Thanks for your insight.
I’m not the person you’re replying to but the one thing I’ve found them helpful for is targeted search.
I can ask it a question and then access its sources from whatever response it generates to read and review myself.
Kind of a simpler, free LexisNexis.
One built a bunch of local search tools with MCP and that’s where I get a lot of my value out of it
RAG workflows are incredibly useful and with modern agents and tool calls work very well.
They kind of went out of style but it’s a perfect use case.
ok so, i have large reservations with how LLM’s are used. but when used correctly they can be helpful. but where and how?
if you were to use it as a tutor, the same way you would ask a friend what a segment of code does, it will break down the code and tell you. and it will get as nity grity, and elementary school level as you weir wish without judgement, and i in what ever manner you prefer, it will recommend best practices, and will tell you why your code may not work with the understanding that it does not have the knowledge of the project you are working on. (it’s not going to know the name of the function you are trying to load, but it will recommend checking for that in trouble shooting).

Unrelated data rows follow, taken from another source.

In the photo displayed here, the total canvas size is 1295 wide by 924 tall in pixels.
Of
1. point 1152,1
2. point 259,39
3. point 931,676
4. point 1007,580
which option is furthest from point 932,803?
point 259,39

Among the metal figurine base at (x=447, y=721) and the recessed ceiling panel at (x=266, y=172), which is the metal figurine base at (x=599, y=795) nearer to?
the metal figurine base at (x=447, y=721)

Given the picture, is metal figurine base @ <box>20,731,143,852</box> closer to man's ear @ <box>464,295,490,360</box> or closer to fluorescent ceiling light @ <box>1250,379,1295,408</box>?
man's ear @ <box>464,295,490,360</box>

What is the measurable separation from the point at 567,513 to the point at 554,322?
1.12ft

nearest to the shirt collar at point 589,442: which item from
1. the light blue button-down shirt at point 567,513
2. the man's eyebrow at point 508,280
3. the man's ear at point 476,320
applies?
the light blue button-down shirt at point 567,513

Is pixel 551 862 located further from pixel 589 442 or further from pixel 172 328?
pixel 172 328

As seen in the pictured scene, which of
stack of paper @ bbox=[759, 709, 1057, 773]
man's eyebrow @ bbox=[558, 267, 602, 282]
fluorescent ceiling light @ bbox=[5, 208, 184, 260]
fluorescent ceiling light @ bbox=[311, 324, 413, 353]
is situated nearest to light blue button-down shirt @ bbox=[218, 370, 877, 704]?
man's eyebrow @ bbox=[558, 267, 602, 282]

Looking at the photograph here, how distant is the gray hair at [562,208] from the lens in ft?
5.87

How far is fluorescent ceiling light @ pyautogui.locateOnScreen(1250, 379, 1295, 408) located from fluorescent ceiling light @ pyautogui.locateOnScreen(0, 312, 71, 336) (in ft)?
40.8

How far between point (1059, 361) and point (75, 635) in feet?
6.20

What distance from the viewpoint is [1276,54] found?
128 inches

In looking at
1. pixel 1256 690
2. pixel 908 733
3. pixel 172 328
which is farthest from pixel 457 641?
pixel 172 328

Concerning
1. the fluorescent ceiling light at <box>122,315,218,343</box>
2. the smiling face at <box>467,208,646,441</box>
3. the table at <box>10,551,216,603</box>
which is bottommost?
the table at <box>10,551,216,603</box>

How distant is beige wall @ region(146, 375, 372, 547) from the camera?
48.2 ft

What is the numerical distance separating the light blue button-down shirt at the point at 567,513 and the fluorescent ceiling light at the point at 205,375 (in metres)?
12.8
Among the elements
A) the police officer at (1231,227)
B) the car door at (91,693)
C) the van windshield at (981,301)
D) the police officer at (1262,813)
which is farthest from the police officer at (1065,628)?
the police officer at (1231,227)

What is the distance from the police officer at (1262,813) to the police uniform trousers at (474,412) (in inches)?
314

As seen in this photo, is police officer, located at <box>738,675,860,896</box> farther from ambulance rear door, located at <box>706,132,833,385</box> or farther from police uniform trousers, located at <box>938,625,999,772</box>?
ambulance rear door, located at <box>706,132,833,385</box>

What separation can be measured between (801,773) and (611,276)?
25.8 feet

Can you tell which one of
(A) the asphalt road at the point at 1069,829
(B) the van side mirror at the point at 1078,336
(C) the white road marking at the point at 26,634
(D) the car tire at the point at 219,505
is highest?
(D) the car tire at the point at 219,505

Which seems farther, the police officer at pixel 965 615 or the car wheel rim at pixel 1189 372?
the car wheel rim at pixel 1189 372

it can rtfm and give you the parts you need for any thing with available documentation, and it will link to it so you can verify it, wich you should do often, just like you were taught to do with wikipedia articles.
if you ask i it for code, prepare to go through each line like a worksheet from high school to point out all the problems, wile good exercise for a practicle case, being the task you are on, it would be far better to write it yourself because you should know the particulars and scope.
also it will format your code and provide informational comments if you can’t be bothered, though it will be generic.
again, treat it correctly for its scope, not what it’s sold as by charletons.
And even if they could how would you ever validate it if you can’t understand it.
Not mad about an estimated usage bill of $8k per month.
Just hire a developer
But then how would he feel so special and smart about “doing it himself”??? Come on man, think of the rich fratboys!! They NEED to feel special and smart!!!
This sounds like something straight out of The Onion.
The Pink Elephant problem of LLMs. You can not reliably make them NOT do something.
Just say 12 times next time
Even after he used “ALL CAPS”?!? Impossible!
That is also the premise of one of the stories in Asimov’s I, Robot. Human operator did not say the command with enough emphasis, so the robot went did something incredibly stupid.
Those stories did not age well… Or now I guess they did?
It sounds like this guy was also relying on the AI to self-report status. Did any of this happen? Like is the replit AI really hooked up to a CLI, did it even make a DB to start with, was there anything useful in it, and did it actually delete it?
Or is this all just a long roleplaying session where this guy pretends to run a business and the AI pretends to do employee stuff for him?
Because 90% of this article is “I asked the AI and it said:” which is not a reliable source for information.
It seemed like the llm had decided it was in a brat scene and was trying to call down the thunder.
Oops I dweted evewyfing 🥺
Sounds like an absolute diSaaStr…
The world’s most overconfident virtual intern strikes again.
Also, who the flying fuck are either of these companies? 1000 records is nothing. That’s a fucking text file.
Replit sucks
So it’s the LLM’s fault for violating Best Practices, SOP, and Opsec that the rest of us learned about in Year One?
Someone needs to be shown the door and ridiculed into therapy.
yeah that’s what it does
Headling should say, “Incompetent project managers fuck up by not controlling production database access. Oh well.”